Tuesday, 26 April 2011

Tales From the Down Under: #19- Getting Lost

I conclude the incident that evokes my greatest bewilderment is getting lost. Lost not in an utterly unfamiliar land but a familiar labyrinthe where all paths lead to the same starting point. It is like tracing your way out in the lines of God’s palm which proves indisputably futile the attempt. Several synonymous experiences I’ve had, much to the general disbelief, stamp on my nightmarish horror.

Few of the many trips to Singapore consist collisions with festival days. I slink from overwhelming hubbubs so any authentic festivities are stranger to us. However once after a gorged supper on greasy Thai culinary, I raised an uneventful suggestion of taking a walk around the vicinities. My curiosity of nightlife was then still in its embryonic and most fermenting stage, and a further suggestion was made of ambling to the harbor through the festive crowd. An outrageous stomachache ensued when my family and I were obscured and almost swallowed by a looming mob of people. Witnessing lines of streams of people flooding to me, through me only psychologically or physically intensified the ache. Such experience shouldn’t be lingered upon too closely on the description. I eventually went back to my hotel safely and made a beeline to the toilet punctually before any disaster ensued, I will sum up my story thus. The incident though left two indelible marks in my principal thinking: whenever there is a razzle-dazzle happening my first instinct is to shun it; whenever traveling to an unknown place I always want to ensure that hygienic toilets are at my disposal.

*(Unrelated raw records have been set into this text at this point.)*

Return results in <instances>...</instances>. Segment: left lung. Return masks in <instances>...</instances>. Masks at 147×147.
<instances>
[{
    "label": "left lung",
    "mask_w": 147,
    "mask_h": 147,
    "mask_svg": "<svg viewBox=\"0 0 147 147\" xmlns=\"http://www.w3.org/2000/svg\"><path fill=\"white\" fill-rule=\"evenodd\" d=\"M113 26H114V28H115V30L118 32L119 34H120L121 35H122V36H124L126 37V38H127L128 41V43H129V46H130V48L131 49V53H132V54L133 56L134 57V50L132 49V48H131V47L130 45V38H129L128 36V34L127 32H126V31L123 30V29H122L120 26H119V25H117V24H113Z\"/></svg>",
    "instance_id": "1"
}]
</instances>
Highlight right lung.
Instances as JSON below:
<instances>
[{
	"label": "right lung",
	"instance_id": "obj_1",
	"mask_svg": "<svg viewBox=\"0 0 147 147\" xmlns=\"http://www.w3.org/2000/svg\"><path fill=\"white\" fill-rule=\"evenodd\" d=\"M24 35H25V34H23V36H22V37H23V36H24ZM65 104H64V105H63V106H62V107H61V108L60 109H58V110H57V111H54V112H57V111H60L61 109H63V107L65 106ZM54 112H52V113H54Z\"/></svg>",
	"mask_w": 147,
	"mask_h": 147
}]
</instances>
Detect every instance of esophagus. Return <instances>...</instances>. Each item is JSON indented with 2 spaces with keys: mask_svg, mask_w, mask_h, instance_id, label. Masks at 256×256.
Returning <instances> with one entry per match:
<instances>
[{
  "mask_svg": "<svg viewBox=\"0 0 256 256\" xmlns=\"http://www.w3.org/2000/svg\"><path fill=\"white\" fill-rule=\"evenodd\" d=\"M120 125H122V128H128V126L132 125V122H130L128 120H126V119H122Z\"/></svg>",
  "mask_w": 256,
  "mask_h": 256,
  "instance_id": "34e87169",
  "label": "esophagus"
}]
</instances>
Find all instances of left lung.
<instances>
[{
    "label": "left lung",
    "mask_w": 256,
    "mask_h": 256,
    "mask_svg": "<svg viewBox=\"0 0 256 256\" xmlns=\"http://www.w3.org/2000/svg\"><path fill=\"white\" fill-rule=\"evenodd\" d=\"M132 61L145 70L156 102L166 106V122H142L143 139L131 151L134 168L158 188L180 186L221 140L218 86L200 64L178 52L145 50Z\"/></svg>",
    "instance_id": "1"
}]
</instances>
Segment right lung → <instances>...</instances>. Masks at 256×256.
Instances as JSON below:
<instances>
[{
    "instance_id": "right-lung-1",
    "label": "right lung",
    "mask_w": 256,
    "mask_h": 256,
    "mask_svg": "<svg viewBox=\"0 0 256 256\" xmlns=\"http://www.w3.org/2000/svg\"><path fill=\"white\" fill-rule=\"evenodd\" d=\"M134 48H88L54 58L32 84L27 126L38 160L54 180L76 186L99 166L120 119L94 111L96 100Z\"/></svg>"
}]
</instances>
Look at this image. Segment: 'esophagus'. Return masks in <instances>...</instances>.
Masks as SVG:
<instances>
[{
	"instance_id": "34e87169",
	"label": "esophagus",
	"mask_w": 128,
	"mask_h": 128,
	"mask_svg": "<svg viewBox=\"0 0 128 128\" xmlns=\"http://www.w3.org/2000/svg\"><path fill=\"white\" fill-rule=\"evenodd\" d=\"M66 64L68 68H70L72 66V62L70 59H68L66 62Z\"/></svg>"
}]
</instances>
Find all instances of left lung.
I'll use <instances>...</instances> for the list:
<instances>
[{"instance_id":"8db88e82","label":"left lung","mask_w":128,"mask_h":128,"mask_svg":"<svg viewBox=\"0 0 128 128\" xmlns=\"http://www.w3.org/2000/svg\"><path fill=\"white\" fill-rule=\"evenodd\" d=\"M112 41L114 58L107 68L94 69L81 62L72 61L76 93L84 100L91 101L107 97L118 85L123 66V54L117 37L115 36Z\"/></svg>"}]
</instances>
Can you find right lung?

It wasn’t until years later when seeing a scene in Rosemary’s Baby with multiple naked bodies approaching the protagonist half-consciously did the aforesaid incident was again dredged up. After hindsight, I did recall the place almost with dismay that it was actually not far away from my hotel. The roads muddied with exuberant festival-goers played a crucial role of debilitating my sense of direction and common geography. Certainly should some short cuts be discovered and considered I could get back to the hotel before any waves of intense cramps hitting relentlessly my stomach. Nevertheless, how could those short cuts be executed if they were more or less already preoccupied with numerous noisy fleshes? It was only once in my life that I wanted to trample all those people ruthlessly, stride through their heads without mercy.

When, a few months before, writing on my assignment about the theory of uncanniness, I stumbled upon a chapter considering the same issue on Freud’s Interpretation of Dreams. Freud’s intricacies of mind eluded me and I could hardly understand what he was writing about, but through some glances I assumed he did mention how most people are haunted by the memories of getting lost in the most familiar place with the most unfamiliar experience.

When a chamber of horror is unwisely opened, there are still a lot to write about, but that person who first stated the belief of writing out to exorcise your inner monster- he/she is categorically a nitwit, since the monstrosity is only getting more formidable.